Era de esperar que en el mundo civilizacional siga resultando lamentablemente la conflictividad una constante como no ha dejado de serlo a lo largo de la historia de la humanidad. Aunque lo deseable sería que la nueva etapa en la que tal mundo puede encuadrarse, la posmodernidad, hubiese sido lo contrario, la guerra provocada por Rusia contra Ucrania ha confirmado que esta etapa no ha podido escapar a lo calificable de triste norma histórica.

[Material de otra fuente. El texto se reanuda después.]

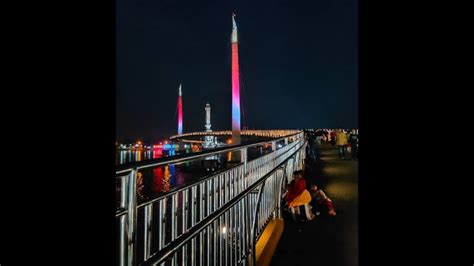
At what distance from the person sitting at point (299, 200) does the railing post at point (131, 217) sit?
4.01 meters

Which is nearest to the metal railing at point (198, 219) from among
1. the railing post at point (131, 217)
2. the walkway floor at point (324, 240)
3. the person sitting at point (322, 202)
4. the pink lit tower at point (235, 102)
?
the railing post at point (131, 217)

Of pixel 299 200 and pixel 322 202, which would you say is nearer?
pixel 299 200

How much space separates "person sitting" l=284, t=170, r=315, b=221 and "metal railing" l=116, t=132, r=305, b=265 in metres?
0.36

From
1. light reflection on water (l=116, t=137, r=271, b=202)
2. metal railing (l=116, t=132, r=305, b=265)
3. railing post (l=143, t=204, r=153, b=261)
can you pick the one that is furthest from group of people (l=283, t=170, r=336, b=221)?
railing post (l=143, t=204, r=153, b=261)

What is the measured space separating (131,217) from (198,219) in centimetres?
146

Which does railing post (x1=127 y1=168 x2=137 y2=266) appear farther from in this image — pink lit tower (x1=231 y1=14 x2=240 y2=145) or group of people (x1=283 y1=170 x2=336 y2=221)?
pink lit tower (x1=231 y1=14 x2=240 y2=145)

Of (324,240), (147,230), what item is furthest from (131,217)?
(324,240)

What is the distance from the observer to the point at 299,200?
18.7ft

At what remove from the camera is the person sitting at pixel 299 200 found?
18.6ft

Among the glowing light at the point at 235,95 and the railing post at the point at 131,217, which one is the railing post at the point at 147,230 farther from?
the glowing light at the point at 235,95

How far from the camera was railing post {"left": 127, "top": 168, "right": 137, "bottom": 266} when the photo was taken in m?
1.98

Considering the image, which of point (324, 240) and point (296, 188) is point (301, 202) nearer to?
point (296, 188)

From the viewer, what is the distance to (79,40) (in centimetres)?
190

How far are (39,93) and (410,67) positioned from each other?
206 centimetres
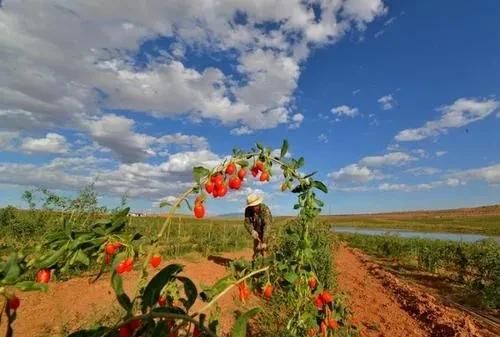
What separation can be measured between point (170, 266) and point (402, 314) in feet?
26.8

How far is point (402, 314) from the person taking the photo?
816 cm

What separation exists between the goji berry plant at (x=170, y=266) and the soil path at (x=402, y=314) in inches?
194

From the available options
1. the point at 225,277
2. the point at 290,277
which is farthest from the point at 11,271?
the point at 290,277

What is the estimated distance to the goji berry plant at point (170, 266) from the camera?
106 centimetres

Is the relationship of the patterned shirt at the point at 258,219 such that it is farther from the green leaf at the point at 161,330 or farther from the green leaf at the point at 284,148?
the green leaf at the point at 161,330

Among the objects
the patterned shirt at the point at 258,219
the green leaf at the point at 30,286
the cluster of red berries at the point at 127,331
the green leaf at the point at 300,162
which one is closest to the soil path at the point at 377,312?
the patterned shirt at the point at 258,219

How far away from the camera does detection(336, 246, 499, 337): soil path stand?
6930 millimetres

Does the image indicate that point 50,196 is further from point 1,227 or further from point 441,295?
point 441,295

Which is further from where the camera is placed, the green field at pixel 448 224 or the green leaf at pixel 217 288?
the green field at pixel 448 224

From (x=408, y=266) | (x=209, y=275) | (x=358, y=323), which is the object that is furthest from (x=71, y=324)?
(x=408, y=266)

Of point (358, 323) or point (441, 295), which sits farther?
point (441, 295)

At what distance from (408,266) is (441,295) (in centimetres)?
565

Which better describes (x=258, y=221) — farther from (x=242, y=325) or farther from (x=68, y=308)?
(x=242, y=325)

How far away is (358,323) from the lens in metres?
7.27
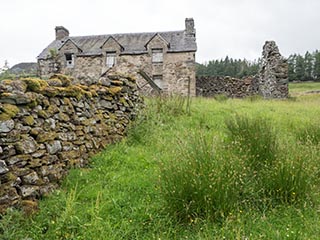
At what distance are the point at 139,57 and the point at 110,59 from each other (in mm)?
2283

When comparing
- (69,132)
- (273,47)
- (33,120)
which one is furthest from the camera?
(273,47)

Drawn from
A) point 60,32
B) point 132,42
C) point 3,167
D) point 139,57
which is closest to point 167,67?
point 139,57

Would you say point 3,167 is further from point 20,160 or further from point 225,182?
point 225,182

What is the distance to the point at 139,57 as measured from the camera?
2297 cm

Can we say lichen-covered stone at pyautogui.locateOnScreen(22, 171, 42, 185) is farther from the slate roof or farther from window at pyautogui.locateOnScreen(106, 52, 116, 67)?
window at pyautogui.locateOnScreen(106, 52, 116, 67)

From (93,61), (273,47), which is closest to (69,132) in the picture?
(273,47)

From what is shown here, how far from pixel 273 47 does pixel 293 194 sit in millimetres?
14230

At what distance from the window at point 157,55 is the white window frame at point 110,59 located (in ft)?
9.93

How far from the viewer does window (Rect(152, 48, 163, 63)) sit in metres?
22.6

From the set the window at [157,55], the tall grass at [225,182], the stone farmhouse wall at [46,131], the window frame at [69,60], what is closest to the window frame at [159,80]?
the window at [157,55]

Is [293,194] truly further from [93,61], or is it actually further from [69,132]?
[93,61]

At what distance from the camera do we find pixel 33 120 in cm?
370

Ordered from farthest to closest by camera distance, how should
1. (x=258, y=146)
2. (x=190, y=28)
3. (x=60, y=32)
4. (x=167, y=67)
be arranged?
(x=60, y=32) < (x=190, y=28) < (x=167, y=67) < (x=258, y=146)

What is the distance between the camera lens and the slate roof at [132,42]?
22.8 metres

Que los efectos que en la actualidad esa conflictividad esperable tenga devengan lo más leves que sea posible, dentro de las desgracias ya acaecidas, pasa por el hecho de que las partes implicadas y en las que se ha concretado fuertemente tal conflictividad asuman que tienen que dar ejemplo de entendimiento civilizacional no sólo para el presente, sino para las generaciones venideras. Desde las partes más específica y directamente implicadas, Ucrania y Rusia, hasta las más general e indirectamente afectadas, Occidente y civilización de base ortodoxa, conseguir ese entendimiento permitirá vertebrar de nuevo un primer mundo tal y como creíamos conocerlo.
Cuestión aparte es que Rusia desee o no auténticamente pertenecer al primer mundo como se suponía que desde el fin de la Guerra Fría pertenecía. La propia naturaleza civilizacional del mundo actual, y puesto que esta concepción de un primer, tercer e incluso segundo mundo sería esencialmente occidental, puede seguir impulsando a Rusia, sobre todo en sus más altas esferas de poder si no cambian, a rechazar su asimilación o por lo menos cierto entendimiento respecto a Occidente.